# How and WHY does the tension in an arch dam or bridge change as the degree of curvature and radius of curvature change?

Arch bridges operate according to the following (I am assuming arch dams are the same):

Tensional force in arch bridges are virtually negligible. The natural curve of the arch and its ability to dissipate the force outward greatly reduces the effects of tension on the underside of the arch.

The greater the degree of curvature (the larger the semicircle of the arch), the greater the effects of tension on the underside of the bridge. (Source)

1. WHY does a greater degree of curvature results in more tension? A diagram would be useful if possible.

2. How does the changing the radius of curvature affect the tension and compression in the dam, and ultimately the strength of it.

The presence of tension in an arch is not really dependent on the curvature but on how well the arch matches a catenary shape.

Robert Hooke famously stated:

As hangs a flexible cable so, inverted, stand the touching pieces of an arch.

So a catenary arch will have only compression stresses (since a flexible cable can only have tension stresses).

Notice how the line of action of the compression in the arch runs through the centre of the arch. If the arch shape is not a catenary, the line of action will still follow a catenary shape but will not follow the centre line of the arch:

We can see how this can cause tension by examining the distribution of stress as a result of the position of the line of action (green is tension):

In general the rule for arches is the cantenary line must be within the middle $\frac{1}{3}$ of the arch to avoid tension.

Form finding can be used to find the catenary shape for a particular loading.

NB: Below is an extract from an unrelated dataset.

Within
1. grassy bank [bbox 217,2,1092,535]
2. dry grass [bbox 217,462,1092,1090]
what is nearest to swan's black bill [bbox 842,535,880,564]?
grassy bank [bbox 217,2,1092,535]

This can be done computationally, or even by the use of hanging models.

Arch dams behave in the same way. However, since the main loading on the dam (from water) is a pressure normal to the dam surface the equivalent of the catenary shape is a circle. In this case the compressive stress is calculated in the same way as the hoop stress of a pressure vessel (where I have assumed r >> t):

$$\sigma = \frac{Pr}{t}$$

where $\sigma$ is the stress P is the applied pressure, r is the radius and t is the thickness. Since the pressure P increases with the depth of water dams sometimes decrease radius with depth (variable-radius dams) or change the thickness (constant-radius dams).

Naturally the design of a dam has many other complicating factors which affect the design.